Murdoch mit 22% an KirchGruppe beteiligt

Doch keine Übernahme? Nach Gerüchten, der Medienkonzern der KirchGruppe könnte von Rupert Murdoch feindlich übernommen werden, meldete sich nun Murdoch selbst zu Wort - und dementierte diese Absichten.
Der australische Medienzar Rupert Murdoch hat bestritten, dass er eine Übernahme der hoch verschuldeten deutschen KirchGruppe plant. Murdochs Medienkonzern News Corp. arbeite lediglich mit dem deutschen Medienunternehmer Leo Kirch zusammen, um ihre eigenen Aktivitäten in Deutschland zu verstärken, erklärte das Unternehmen am Montag in New York.
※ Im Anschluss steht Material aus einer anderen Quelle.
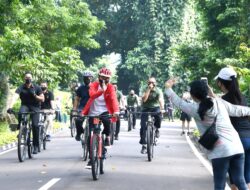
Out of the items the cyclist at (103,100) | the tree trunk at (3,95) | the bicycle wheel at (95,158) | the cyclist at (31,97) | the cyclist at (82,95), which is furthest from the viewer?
the tree trunk at (3,95)

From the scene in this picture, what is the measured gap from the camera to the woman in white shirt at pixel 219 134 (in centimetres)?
665

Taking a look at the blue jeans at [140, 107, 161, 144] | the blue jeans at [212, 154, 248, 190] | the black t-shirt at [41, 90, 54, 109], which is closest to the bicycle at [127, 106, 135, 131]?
the black t-shirt at [41, 90, 54, 109]

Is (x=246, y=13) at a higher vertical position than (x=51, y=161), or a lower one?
higher

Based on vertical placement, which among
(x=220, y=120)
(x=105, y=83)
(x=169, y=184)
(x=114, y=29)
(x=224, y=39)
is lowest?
(x=169, y=184)

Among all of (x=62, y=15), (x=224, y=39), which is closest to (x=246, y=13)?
(x=224, y=39)

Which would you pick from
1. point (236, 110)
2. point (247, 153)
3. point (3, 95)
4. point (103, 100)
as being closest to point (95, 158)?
point (103, 100)

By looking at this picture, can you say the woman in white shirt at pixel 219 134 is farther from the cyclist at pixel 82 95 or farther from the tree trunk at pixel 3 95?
the tree trunk at pixel 3 95

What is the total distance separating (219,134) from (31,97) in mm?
8781

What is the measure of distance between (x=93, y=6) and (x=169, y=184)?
171 feet

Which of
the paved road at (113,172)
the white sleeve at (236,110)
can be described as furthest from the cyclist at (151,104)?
the white sleeve at (236,110)

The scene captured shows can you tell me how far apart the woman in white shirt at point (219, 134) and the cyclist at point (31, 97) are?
8.30 metres

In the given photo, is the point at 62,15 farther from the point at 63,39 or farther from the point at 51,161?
the point at 51,161

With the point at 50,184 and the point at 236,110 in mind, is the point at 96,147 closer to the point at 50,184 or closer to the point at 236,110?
the point at 50,184

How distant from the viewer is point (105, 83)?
1191 cm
Weitere Kommentare machte News Corp. zu dem Thema nicht.
Mehrere deutsche Zeitungen hatten in den vergangenen Tagen berichtet, dass Murdoch die Übernahme der KirchGruppe ins Auge fasse. News Corp. spiele derzeit eine aggressive Strategie durch, mit der die Kirch-Gruppe erst in weitere finanzielle Schwierigkeiten getrieben und dann geschluckt werden solle, berichtete am Freitag die "Financial Times Deutschland".
Rupert Murdoch hält 22% an KirchGruppe
Murdoch ist mit 22 Prozent an der KirchGruppe beteiligt. Nach einer Vereinbarung beider Seiten kann Murdoch verlangen, dass der Münchener Medienhändler ihm diesen Anteil ab Oktober kommenden Jahres wieder abkauft. Dazu müsste Kirch der Zeitung zufolge rund zwei Mrd. Euro (27,5 Mrd. S) aufbringen. Sollte das Unternehmen die Forderung nicht erfüllen können, wäre demnach eine Übernahme der Kontrolle durch Murdoch möglich.
Zur KirchGruppe gehören die Fernsehsender Pro Sieben, Sat.1, Kabel 1 und der Nachrichtenkanal N24. Darüber hinaus betreibt Kirch mit Premiere World das einzige deutsche Bezahlfernsehen. Murdoch gehört unter anderem der britische Pay-TV-Kanal BSkyB.